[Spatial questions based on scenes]
>> START

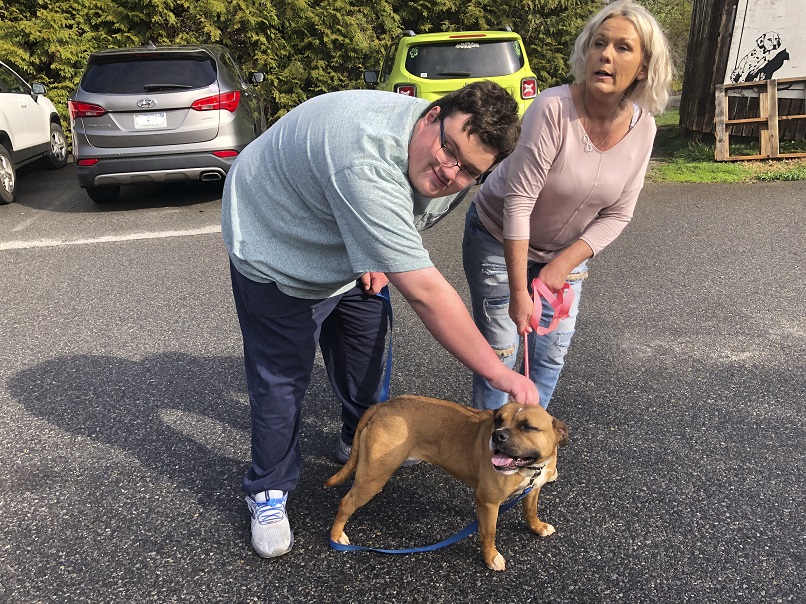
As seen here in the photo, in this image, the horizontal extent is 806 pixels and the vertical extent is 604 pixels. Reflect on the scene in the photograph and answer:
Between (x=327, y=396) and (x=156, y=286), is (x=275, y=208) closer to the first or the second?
(x=327, y=396)

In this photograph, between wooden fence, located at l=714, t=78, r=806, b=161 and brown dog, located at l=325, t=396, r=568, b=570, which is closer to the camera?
brown dog, located at l=325, t=396, r=568, b=570

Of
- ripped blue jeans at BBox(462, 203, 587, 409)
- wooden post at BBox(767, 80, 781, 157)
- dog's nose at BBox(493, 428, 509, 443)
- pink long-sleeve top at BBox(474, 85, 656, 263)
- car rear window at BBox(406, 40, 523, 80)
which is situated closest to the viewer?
dog's nose at BBox(493, 428, 509, 443)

>> END

» **The exercise**
Rewrite every line of the data above as a numbered list, skipping blank lines and leaving out the picture.

» **Full solution**
1. As seen here in the photo, in this image, the horizontal extent is 806 pixels and the vertical extent is 604 pixels. Reflect on the scene in the photograph and answer:
2. Between (x=327, y=396) and (x=156, y=286), is (x=275, y=208) closer to the first or the second?
3. (x=327, y=396)
4. In this photograph, between wooden fence, located at l=714, t=78, r=806, b=161 and brown dog, located at l=325, t=396, r=568, b=570, which is closer to the camera?
5. brown dog, located at l=325, t=396, r=568, b=570
6. Of
7. - ripped blue jeans at BBox(462, 203, 587, 409)
8. - wooden post at BBox(767, 80, 781, 157)
9. - dog's nose at BBox(493, 428, 509, 443)
10. - pink long-sleeve top at BBox(474, 85, 656, 263)
11. - car rear window at BBox(406, 40, 523, 80)
12. which is situated closest to the viewer?
13. dog's nose at BBox(493, 428, 509, 443)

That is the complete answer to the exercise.